* ASSIGNMENT
Exact reproduction of the listing is required. Pictures are not reproduced.

* INFORMATION SUPPLIED
******************************
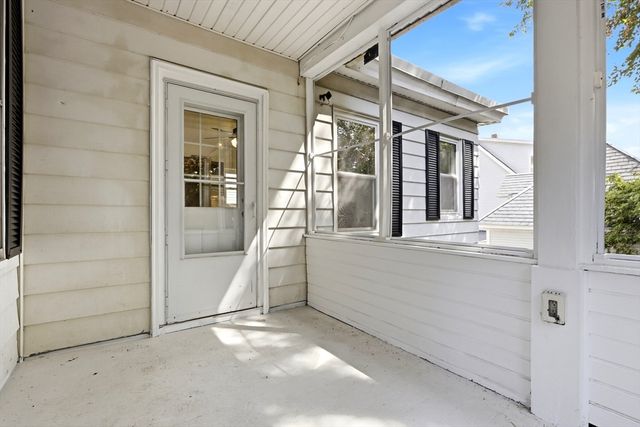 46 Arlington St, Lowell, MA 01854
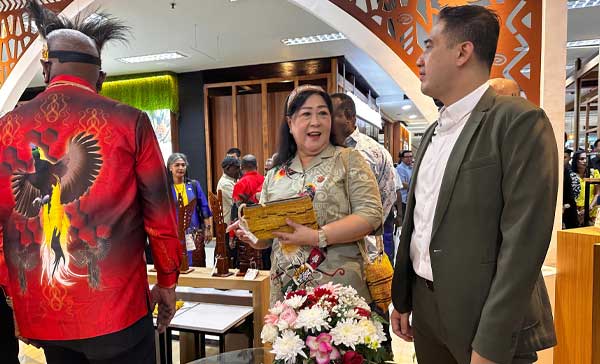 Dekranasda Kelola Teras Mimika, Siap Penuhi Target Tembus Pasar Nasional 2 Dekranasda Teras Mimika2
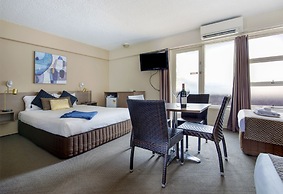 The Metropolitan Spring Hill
******************************
* WRITTEN ANSWER
 46 Arlington St, Lowell, MA 01854
 Dekranasda Kelola Teras Mimika, Siap Penuhi Target Tembus Pasar Nasional 2 Dekranasda Teras Mimika2
 The Metropolitan Spring Hill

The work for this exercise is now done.